Happy Fourth of JulyJuly 4th, 2013 at 2:32 am by Bill Steffen under Bill's Blog, Weather
“The legal separation of the 13 Colonies from Great Britain actually occurred on July 2, 1776, when the 2nd Continental Congress voted to approve a resolution of independence (from Great Britain). After voting for independence, Congress turned its attention to the Declaration of Independence, a statement explaining this decision, which had been prepared by a Committee of Five with Thomas Jefferson as its principal author. Congress debated and revised the wording of the Declaration, finally approving it on July 4. A day earlier, John Adams had written to his wife, Abigail:
The second day of July, 1776, will be the most memorable epoch in the history of America. I am apt to believe that it will be celebrated by succeeding generations as the great anniversary festival. It ought to be commemorated as the day of deliverance, by solemn acts of devotion to God Almighty. It ought to be solemnized with pomp and parade, with shows, games, sports, guns, bells, bonfires, and illuminations, from one end of this continent to the other, from this time forward forever more.
His prediction was off by two days, but it’s pretty much what many of us will do today. From the outset, Americans celebrated independence on July 4, the date shown on the much-publicized Declaration of Independence, rather than on July 2, the date the resolution of independence was approved in a closed session of Congress.
Historians have long disputed whether Congress actually signed the Declaration of Independence on July 4, even though Thomas Jefferson, John Adams, and Benjamin Franklin all later wrote separately that they had signed it on that day.
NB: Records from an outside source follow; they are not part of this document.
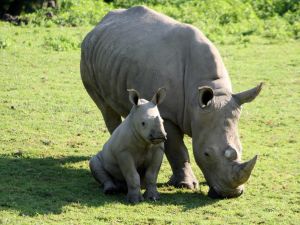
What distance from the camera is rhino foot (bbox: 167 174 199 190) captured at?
9.60 meters

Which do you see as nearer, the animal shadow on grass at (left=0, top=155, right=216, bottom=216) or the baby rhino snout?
the baby rhino snout

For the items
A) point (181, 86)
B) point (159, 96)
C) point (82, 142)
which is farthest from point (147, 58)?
point (82, 142)

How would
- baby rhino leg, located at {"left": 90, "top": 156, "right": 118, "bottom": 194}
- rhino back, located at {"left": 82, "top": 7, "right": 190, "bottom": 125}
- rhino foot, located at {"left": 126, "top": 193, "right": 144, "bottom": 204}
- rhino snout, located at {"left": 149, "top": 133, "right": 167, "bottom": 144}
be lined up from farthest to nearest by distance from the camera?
rhino back, located at {"left": 82, "top": 7, "right": 190, "bottom": 125} → baby rhino leg, located at {"left": 90, "top": 156, "right": 118, "bottom": 194} → rhino foot, located at {"left": 126, "top": 193, "right": 144, "bottom": 204} → rhino snout, located at {"left": 149, "top": 133, "right": 167, "bottom": 144}

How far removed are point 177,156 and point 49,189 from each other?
148 cm

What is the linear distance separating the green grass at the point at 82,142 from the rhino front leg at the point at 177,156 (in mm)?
171

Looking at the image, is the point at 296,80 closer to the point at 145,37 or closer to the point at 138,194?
the point at 145,37

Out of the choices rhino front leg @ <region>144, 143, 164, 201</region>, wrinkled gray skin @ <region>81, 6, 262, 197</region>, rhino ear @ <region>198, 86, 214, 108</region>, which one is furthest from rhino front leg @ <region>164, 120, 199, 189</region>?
rhino ear @ <region>198, 86, 214, 108</region>

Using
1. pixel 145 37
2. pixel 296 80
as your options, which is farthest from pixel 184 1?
pixel 145 37

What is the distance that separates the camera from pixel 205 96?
911cm

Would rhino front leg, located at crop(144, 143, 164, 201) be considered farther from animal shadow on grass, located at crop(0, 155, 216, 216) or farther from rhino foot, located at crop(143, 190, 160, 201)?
animal shadow on grass, located at crop(0, 155, 216, 216)

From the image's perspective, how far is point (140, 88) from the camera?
32.8 feet

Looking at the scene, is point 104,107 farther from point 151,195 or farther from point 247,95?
point 247,95

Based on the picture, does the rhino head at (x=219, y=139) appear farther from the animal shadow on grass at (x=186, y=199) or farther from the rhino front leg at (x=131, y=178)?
the rhino front leg at (x=131, y=178)

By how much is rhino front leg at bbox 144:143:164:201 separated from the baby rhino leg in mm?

In a remarkable coincidence, both John Adams and Thomas Jefferson, the only signers of the Declaration of Independence later to serve as President, died on the same day: July 4, 1826, which was the 50th anniversary of the Declaration. Although not a signer of the Declaration of Independence, but another Founding Father who became a President, James Monroe, also died on July 4 – in 1831, thus becoming the third President in a row who died on July 4th. Calvin Coolidge, the 30th President, was born on July 4, (in 1872), and is the only President to have been born on Independence Day.”